A child’s first encounter with reading is a presentation of a problem. He sees a group black marks on a piece of paper and must recognize these marks as letters that form words. He must decipher each and every letter and know the single, double, and triple blended combinations working together to represent one sound to be able to form words. Twenty-six letters and forty-four phonemes in all. Complicated, I know. Make mine a triple.
Reading readiness. There’s read in readiness!
Physical– Vision and hearing.
Intellectual readiness– Visual perception, where a child can take in and remember and entire word and the letters that combine to form it.
Language readiness– is the ability to speak clearly and use several sentences in the right order. Coffee, jittery make you!
Personal readiness– Sustain attention, work with others, and follow directions. I know many adults who can’t follow directions.
Children are given colors, shapes, and numbers and are drilled on what those funny marks on the paper are, and sound like to shore up the lose ends of reading readiness. (Most kids are read to and familiar before they go to Kindergarten, if not, shame on the parents.)
The second phase of learning to read in Kindergarten, children are given sight words and very simple materials to read. With luck a child learns 300-500 words. Basic skills like context and comprehension. If your child passes this basic criteria…you are on to Shakespeare.
This is where we stop with a dyslexic child. Dyslexic children learn by memorization, that’s good you say. Memorization leads to sounding out, right? Yes, but when the words are jumping off the page or twisting around everything goes out the window.
It is easy to identify a child who is having difficulty reading. They stammer they stutter, they make excuses, burst into tears and call themselves stupid. The simplest way to find out of your child is dyslexic is to sit down and read with your child. Trade words; the parent reads one and the child reads the next, simple. If they have difficulty ask how they are feeling. Ask what they are seeing. If the child says, the words are jumping around or they look funny (squiggly), a problem has presented itself. If the child shows difficulty in sounding out after a regular course of phonemic awareness has been covered.

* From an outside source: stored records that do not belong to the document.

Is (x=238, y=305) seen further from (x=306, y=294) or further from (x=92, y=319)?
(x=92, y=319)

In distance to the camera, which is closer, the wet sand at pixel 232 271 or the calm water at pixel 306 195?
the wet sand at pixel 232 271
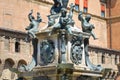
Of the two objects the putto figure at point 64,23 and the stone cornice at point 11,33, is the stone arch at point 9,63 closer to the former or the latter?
the stone cornice at point 11,33

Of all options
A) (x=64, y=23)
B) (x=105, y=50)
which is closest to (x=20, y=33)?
(x=105, y=50)

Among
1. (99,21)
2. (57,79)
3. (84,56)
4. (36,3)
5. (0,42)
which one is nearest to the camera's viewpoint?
(57,79)

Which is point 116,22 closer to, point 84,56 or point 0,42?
point 0,42

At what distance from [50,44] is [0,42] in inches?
905

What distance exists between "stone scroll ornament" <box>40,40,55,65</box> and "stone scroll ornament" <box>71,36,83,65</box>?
556mm

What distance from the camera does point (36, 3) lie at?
41875mm

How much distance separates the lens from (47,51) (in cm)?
1206

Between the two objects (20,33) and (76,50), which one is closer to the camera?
(76,50)

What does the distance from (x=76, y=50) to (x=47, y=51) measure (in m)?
0.81

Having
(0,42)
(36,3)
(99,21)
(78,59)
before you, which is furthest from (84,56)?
(99,21)

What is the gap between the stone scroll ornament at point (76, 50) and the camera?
11930mm

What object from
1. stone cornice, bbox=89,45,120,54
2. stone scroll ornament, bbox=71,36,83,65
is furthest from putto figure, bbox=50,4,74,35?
stone cornice, bbox=89,45,120,54

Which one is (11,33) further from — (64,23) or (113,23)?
(64,23)

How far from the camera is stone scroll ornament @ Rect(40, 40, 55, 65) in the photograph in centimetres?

This is what you do and I will point out that it takes a mountain of patience to sit with your child and work with them through their frustrations. Dyslexics don’t see or hear the sounds like others. To simply show a dyslexic the letter ‘a’ and say that makes the a sound (apple) is ludicrous. when the letter isn’t even seen or has inverted on the page.
‘What do we do to help our children?’ you ask, ‘Get them glasses?’
It isn’t as easy as that, for every person who reads, writes, or plays piano, a foundation is build first. I sang the ABC’s to my children countless times, I recited the alphabet “A says a-” I think the synthetic ABC (phonics) method gave my P’TABS, (Post Traumatic Alphabet Syndrome) but it is necessary as many dyslexics lack in phonemic awareness.
Phonemic awareness. Does your child hear and are they able to distinguish the sounds? There are Consonant/Vowel sounds and Vowel/Consonant sounds, and consonent sounds and lastly just plain ole vowel sounds. All vowels need to be sounded out in their short form. See my previous post. http://wp.me/p3dVT2-cs
This is what I did with my son. Since there is no reading involved. We started in the kitchen with the alphabet, peeling potatoes and working on a few letters at a time.
Lesson one. Vowels. A E I O U. We practiced by mimicry. I said a and he repeated a until he could say it consistently. Simple yes, the destruction of the world to an eight year old, absolutely.